[Collected data]

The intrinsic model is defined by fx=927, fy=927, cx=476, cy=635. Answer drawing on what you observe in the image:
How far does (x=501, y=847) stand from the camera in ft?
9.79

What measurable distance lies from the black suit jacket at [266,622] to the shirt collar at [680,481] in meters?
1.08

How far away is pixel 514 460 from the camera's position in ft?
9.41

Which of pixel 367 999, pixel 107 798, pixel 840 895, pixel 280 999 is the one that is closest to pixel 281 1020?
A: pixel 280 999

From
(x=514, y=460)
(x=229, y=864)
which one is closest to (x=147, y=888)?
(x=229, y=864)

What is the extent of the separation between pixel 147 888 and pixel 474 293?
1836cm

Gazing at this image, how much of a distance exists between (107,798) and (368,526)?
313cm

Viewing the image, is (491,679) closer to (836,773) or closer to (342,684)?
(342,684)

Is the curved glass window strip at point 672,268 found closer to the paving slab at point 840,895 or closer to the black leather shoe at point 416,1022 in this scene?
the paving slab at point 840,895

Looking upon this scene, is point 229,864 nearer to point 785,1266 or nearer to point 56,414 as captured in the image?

Work to be completed -
Copy out every one of the records above word for word, without changing anything.

Answer to the task -
The intrinsic model is defined by fx=927, fy=927, cx=476, cy=635. Answer drawing on what you observe in the image:
How far does (x=501, y=847) stand from the camera in ft?
9.79

What measurable distance lies from the black suit jacket at [266,622] to the shirt collar at [680,481] in meters?
1.08

How far away is pixel 514 460 from the camera's position in ft?
9.41

Which of pixel 367 999, pixel 107 798, pixel 840 895, pixel 280 999 is the one that is closest to pixel 281 1020?
A: pixel 280 999

From
(x=514, y=460)
(x=229, y=864)
which one is closest to (x=147, y=888)?
(x=229, y=864)

What is the extent of the separation between pixel 147 888 and pixel 474 293?
1836cm

Gazing at this image, how much of a distance exists between (107,798) and (368,526)?
313cm

Viewing the image, is (491,679) closer to (836,773) or closer to (342,684)?
(342,684)

Is the curved glass window strip at point 672,268 found closer to the paving slab at point 840,895 or closer to the black leather shoe at point 416,1022 in this scene?
the paving slab at point 840,895

Looking upon this scene, is point 229,864 nearer to point 785,1266 or nearer to point 56,414 as captured in the image?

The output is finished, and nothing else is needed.